START ENTRIES SUPPLIED

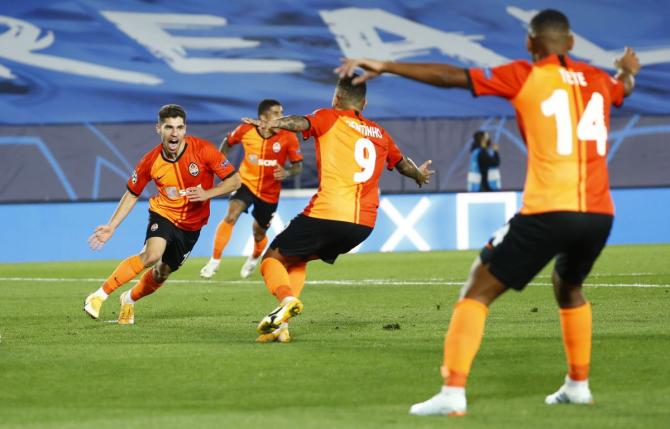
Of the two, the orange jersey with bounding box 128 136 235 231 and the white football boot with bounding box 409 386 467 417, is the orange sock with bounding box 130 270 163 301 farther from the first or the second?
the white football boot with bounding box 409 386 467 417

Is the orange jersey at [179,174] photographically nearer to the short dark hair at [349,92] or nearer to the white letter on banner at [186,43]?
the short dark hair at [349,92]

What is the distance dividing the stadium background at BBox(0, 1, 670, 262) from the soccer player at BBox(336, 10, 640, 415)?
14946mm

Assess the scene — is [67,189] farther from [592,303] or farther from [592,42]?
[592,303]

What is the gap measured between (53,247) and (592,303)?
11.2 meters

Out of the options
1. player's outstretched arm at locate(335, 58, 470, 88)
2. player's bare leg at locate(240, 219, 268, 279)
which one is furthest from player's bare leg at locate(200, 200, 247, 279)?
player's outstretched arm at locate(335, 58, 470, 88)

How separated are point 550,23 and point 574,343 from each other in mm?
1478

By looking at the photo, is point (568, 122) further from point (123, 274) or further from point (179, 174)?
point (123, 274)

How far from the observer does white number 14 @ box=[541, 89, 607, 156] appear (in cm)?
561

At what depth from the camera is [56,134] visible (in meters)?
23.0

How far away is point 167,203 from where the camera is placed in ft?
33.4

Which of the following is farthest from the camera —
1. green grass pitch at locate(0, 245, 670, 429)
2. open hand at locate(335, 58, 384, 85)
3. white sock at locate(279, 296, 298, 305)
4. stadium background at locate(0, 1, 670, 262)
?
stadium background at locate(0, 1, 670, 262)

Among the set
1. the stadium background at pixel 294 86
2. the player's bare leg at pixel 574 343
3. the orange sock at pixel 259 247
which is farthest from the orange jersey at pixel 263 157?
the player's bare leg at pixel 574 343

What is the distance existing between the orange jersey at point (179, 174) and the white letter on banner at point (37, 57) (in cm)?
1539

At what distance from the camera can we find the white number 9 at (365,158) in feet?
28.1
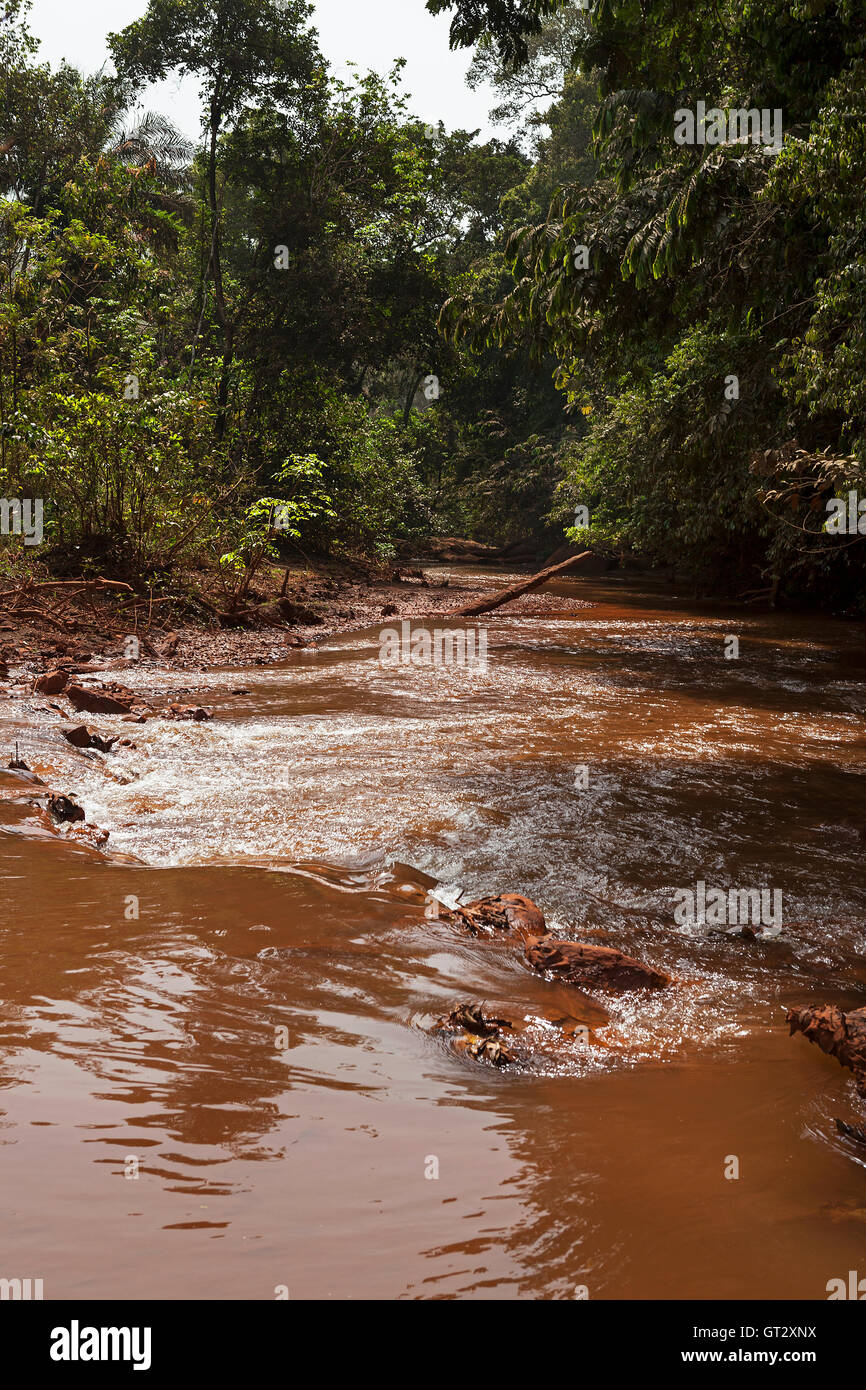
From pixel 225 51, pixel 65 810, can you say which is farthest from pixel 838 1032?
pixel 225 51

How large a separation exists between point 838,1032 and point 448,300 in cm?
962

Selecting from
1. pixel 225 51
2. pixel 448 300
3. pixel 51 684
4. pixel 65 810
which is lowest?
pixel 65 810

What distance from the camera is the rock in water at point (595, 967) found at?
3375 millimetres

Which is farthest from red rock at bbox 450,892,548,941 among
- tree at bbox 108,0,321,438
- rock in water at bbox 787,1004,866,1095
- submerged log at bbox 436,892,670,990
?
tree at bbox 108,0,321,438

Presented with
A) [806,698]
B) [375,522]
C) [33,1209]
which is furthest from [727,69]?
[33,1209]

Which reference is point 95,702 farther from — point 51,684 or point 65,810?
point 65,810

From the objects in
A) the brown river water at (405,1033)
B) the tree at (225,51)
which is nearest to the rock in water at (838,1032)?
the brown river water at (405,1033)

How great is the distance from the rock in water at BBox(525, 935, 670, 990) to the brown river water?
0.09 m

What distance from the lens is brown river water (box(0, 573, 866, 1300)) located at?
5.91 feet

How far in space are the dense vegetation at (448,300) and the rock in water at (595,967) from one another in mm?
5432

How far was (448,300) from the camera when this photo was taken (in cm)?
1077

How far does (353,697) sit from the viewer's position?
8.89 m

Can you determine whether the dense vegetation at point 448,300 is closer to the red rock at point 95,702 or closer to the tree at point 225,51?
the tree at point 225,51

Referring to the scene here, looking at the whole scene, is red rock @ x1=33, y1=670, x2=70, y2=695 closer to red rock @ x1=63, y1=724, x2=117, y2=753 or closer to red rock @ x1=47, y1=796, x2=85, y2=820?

END ENTRIES SUPPLIED

§ WHAT IS EXPECTED:
Copy all the data exactly as written, but skip any picture.

§ WRITTEN ANSWER:
Of the two, the orange jersey with bounding box 128 136 235 231 and the white football boot with bounding box 409 386 467 417, is the orange sock with bounding box 130 270 163 301 farther from the first or the second?
the white football boot with bounding box 409 386 467 417

Is the orange jersey at [179,174] photographically nearer to the short dark hair at [349,92] or nearer to the white letter on banner at [186,43]?
the short dark hair at [349,92]

What is the distance dividing the stadium background at BBox(0, 1, 670, 262) from the soccer player at BBox(336, 10, 640, 415)?
14946mm

Assess the scene — is [67,189] farther from [592,303] or farther from [592,42]?
[592,303]

What is the gap measured between (53,247) and (592,303)?
11.2 meters

Out of the options
1. player's outstretched arm at locate(335, 58, 470, 88)
2. player's bare leg at locate(240, 219, 268, 279)
which one is furthest from player's bare leg at locate(200, 200, 247, 279)?
player's outstretched arm at locate(335, 58, 470, 88)

How separated are point 550,23 and point 574,343 from each other in mm?
1478

By looking at the photo, is point (568, 122) further from point (123, 274) or further from point (179, 174)?
point (123, 274)

How far from the observer does white number 14 @ box=[541, 89, 607, 156] appear (in cm)?
561

At what depth from the camera is [56,134] visible (in meters)?
23.0

How far away is point 167,203 from where the camera is placed in ft?
33.4

Which of the following is farthest from the camera —
1. green grass pitch at locate(0, 245, 670, 429)
2. open hand at locate(335, 58, 384, 85)
3. white sock at locate(279, 296, 298, 305)
4. stadium background at locate(0, 1, 670, 262)
?
stadium background at locate(0, 1, 670, 262)

Among the set
1. the stadium background at pixel 294 86
2. the player's bare leg at pixel 574 343
3. the orange sock at pixel 259 247
which is farthest from the orange jersey at pixel 263 157?
the player's bare leg at pixel 574 343

What is the distance existing between the orange jersey at point (179, 174) and the white letter on banner at point (37, 57) (in cm)?
1539

At what distance from the camera can we find the white number 9 at (365,158) in feet?
28.1
From pixel 225 51, pixel 65 810, can you say which is farthest from pixel 838 1032?
pixel 225 51

How large a separation exists between point 838,1032 and point 448,300 in cm?
962

Selecting from
1. pixel 225 51
2. pixel 448 300
3. pixel 51 684
4. pixel 65 810
which is lowest?
pixel 65 810

What distance from the camera is the rock in water at point (595, 967) found at?
3375 millimetres

Which is farthest from red rock at bbox 450,892,548,941 among
- tree at bbox 108,0,321,438
- rock in water at bbox 787,1004,866,1095
- submerged log at bbox 436,892,670,990
?
tree at bbox 108,0,321,438

Presented with
A) [806,698]
B) [375,522]
C) [33,1209]
which is furthest from [727,69]?
[33,1209]

Which reference is point 95,702 farther from — point 51,684 or point 65,810?
point 65,810

From the objects in
A) the brown river water at (405,1033)
B) the tree at (225,51)
which is nearest to the rock in water at (838,1032)?
the brown river water at (405,1033)

How great is the distance from the rock in water at BBox(525, 935, 670, 990) to the brown river water?
0.09 m

What distance from the lens is brown river water (box(0, 573, 866, 1300)) located at?
5.91 feet

How far in space are the dense vegetation at (448,300) and the rock in water at (595,967) from one another in mm?
5432

How far was (448,300) from the camera when this photo was taken (in cm)?
1077

How far does (353,697) sit from the viewer's position?
8.89 m

Can you determine whether the dense vegetation at point 448,300 is closer to the red rock at point 95,702 or closer to the tree at point 225,51?
the tree at point 225,51

Referring to the scene here, looking at the whole scene, is red rock @ x1=33, y1=670, x2=70, y2=695 closer to red rock @ x1=63, y1=724, x2=117, y2=753 or closer to red rock @ x1=47, y1=796, x2=85, y2=820?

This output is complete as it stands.